- Natural gas and power price increases in New England this bitter winter may foreshadow the future for much of the U.S., according to Stephen Brick of the Chicago Council on Global Affairs.
- The most extreme gas price spikes were in the Northeast, as usual, especially New England, where about 46% of last year's power came from gas plants -- up from 30% in 2001. But pipeline bottlenecks contributed to supply shortages at power plants along the East Coast and in the Midwest, Texas and California, too, according to regional grid operators. As coal and even nuclear plants retire and gas owns a bigger share of the generation mix, gas pipeline capacity, especially in extreme weather events, will continue to be a challenge.
- Lower-48 households spent 5% more on electricity and 10% more for gas on average this winter, the Energy Information Administration reported. In the New York City area, Consolidated Edison said a typical residential bill went up 22% in February from a year ago.

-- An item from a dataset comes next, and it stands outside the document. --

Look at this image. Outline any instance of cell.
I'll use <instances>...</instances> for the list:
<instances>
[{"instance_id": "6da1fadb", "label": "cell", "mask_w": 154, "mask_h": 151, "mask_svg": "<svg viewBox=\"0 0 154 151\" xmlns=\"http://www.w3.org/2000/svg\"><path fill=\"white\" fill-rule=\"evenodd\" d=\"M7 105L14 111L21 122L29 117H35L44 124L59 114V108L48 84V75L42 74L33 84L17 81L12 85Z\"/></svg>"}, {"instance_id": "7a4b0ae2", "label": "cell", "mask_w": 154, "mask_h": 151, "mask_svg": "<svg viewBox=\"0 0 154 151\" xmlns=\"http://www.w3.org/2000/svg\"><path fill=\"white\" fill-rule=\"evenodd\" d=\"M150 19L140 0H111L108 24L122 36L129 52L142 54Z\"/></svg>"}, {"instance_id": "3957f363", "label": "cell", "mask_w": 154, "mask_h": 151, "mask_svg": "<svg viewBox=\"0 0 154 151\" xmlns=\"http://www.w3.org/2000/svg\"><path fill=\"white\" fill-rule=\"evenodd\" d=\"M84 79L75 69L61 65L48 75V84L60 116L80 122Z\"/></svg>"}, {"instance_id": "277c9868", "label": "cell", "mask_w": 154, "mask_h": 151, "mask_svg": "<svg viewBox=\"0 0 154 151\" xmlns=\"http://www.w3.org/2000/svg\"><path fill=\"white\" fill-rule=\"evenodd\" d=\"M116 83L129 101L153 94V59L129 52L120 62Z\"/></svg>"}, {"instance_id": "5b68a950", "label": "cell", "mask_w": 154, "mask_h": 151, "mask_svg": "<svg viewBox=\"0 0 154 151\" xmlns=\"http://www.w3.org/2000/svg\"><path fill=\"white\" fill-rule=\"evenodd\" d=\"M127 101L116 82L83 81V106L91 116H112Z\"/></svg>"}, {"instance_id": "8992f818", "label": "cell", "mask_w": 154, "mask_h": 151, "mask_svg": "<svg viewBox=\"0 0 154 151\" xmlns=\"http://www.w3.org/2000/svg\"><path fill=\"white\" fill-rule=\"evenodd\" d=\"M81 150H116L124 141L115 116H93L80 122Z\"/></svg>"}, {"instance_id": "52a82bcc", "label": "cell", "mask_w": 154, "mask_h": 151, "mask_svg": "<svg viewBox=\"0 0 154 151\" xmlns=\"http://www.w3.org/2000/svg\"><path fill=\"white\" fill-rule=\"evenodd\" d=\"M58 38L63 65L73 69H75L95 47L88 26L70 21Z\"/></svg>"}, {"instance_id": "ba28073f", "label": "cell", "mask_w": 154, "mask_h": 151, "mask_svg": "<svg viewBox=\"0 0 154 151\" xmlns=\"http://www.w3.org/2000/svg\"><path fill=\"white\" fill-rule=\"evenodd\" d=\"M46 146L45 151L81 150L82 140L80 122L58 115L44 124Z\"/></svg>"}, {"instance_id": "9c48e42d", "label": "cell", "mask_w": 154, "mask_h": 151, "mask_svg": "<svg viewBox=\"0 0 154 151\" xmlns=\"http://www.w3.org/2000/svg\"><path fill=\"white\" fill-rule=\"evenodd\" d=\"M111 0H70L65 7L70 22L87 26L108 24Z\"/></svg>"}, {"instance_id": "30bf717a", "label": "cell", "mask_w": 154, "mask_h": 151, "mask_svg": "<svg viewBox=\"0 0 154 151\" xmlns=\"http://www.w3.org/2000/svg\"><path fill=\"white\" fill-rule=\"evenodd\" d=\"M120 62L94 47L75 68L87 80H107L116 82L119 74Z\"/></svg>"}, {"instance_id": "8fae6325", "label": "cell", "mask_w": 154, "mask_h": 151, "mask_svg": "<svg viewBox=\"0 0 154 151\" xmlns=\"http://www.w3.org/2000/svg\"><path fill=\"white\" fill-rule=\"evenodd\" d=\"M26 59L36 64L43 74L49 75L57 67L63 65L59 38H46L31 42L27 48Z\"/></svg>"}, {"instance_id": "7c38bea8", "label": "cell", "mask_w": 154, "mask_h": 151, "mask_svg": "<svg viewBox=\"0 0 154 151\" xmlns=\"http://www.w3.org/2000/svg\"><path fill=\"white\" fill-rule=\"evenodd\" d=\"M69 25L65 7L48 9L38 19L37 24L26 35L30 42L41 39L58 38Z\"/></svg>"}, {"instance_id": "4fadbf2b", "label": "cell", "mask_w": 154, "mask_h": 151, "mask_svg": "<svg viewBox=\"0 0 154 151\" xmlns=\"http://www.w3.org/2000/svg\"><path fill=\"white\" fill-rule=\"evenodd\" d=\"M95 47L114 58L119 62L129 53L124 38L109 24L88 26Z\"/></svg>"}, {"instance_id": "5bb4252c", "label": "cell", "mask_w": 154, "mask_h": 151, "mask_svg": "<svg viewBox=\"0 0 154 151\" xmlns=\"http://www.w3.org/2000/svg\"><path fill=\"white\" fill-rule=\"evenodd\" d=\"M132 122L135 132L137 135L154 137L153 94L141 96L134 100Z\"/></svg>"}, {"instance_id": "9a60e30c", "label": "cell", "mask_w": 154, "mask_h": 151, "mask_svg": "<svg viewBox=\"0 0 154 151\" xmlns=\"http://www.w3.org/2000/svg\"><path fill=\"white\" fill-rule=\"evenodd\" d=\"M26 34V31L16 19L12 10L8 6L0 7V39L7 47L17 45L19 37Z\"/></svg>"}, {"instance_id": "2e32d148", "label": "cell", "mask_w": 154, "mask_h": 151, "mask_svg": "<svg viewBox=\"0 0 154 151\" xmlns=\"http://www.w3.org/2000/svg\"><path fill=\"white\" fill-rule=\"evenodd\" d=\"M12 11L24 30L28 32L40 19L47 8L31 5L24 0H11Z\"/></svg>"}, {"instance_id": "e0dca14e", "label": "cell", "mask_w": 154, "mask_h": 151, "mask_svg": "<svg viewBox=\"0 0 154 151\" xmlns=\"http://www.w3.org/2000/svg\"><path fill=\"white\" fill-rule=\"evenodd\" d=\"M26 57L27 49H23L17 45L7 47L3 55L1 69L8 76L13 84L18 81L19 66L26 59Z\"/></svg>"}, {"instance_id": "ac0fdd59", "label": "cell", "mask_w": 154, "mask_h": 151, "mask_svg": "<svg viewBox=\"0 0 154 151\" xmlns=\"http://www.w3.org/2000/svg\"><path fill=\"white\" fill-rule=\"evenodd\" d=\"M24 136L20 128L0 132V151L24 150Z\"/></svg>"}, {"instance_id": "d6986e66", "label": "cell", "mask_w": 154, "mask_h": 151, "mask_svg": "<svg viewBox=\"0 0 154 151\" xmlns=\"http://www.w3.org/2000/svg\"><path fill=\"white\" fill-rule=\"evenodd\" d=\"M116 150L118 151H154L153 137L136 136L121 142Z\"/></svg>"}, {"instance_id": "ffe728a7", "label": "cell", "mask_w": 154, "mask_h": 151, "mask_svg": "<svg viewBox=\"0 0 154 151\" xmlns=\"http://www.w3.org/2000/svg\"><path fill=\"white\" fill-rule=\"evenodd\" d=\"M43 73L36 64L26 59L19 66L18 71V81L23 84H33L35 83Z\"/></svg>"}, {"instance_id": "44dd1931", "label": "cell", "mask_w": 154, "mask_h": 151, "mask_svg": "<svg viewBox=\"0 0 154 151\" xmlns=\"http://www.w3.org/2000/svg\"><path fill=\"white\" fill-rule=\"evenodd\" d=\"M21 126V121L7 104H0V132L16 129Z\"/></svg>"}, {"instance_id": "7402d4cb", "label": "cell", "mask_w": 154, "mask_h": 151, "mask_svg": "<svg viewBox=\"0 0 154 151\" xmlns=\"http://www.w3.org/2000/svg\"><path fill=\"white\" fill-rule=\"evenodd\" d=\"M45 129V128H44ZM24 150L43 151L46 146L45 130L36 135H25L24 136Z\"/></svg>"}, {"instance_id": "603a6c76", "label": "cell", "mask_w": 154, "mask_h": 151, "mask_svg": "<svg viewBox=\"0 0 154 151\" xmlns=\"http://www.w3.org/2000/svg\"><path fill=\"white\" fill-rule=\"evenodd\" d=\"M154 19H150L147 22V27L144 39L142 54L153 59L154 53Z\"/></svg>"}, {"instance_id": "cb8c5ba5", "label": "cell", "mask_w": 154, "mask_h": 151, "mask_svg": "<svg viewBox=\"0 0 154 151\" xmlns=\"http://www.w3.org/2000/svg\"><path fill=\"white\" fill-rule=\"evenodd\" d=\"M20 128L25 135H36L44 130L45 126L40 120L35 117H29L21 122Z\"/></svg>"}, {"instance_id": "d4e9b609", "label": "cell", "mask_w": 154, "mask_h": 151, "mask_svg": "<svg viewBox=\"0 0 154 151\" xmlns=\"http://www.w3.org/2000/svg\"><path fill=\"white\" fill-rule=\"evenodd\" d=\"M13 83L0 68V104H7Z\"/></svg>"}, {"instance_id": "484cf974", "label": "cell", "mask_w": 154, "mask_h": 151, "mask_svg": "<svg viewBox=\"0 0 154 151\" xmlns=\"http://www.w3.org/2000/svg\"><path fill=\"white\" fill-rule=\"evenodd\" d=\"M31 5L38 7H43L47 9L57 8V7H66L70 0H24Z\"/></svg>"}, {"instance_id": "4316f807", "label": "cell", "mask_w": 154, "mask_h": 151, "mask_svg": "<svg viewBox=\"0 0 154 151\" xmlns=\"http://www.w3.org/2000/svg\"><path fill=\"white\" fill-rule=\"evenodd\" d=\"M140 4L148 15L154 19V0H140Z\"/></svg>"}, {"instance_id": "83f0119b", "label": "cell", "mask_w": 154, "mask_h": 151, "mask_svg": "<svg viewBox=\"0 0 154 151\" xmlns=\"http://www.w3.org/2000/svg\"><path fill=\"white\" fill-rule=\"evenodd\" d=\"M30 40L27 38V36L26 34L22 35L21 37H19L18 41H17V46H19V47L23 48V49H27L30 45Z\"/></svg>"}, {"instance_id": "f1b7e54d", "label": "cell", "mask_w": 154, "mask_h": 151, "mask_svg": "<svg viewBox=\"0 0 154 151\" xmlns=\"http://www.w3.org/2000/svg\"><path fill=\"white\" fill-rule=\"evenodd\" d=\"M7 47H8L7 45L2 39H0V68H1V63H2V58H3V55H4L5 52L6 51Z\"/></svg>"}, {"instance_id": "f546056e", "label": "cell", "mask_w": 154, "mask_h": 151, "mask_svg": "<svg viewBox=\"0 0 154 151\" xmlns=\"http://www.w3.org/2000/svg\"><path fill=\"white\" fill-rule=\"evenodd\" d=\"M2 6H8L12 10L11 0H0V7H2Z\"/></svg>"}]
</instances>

Who knows whether future winters will be as biting as this one, the coldest since 1981-82. But gas supply and power price issues will remain challenges, especially as gas fuels more and more generation. Industry and regulators are trying to address the gas-for-power problem by removing market-practice barriers to reliable supply -- the Federal Energy Regulatory Commission last week proposed ordering more changes to pipeline operations and scheduling to coordinate better with power systems -- but fundamental supply-demand problems will remain.
"As you rely more on natural gas, or one fuel, you will see more and more spikes in power prices,” said Roshan Bains, director of utilities power and gas at Fitch Ratings. “Rolling blackouts would be more of the norm because of the aggravated fuel supply.”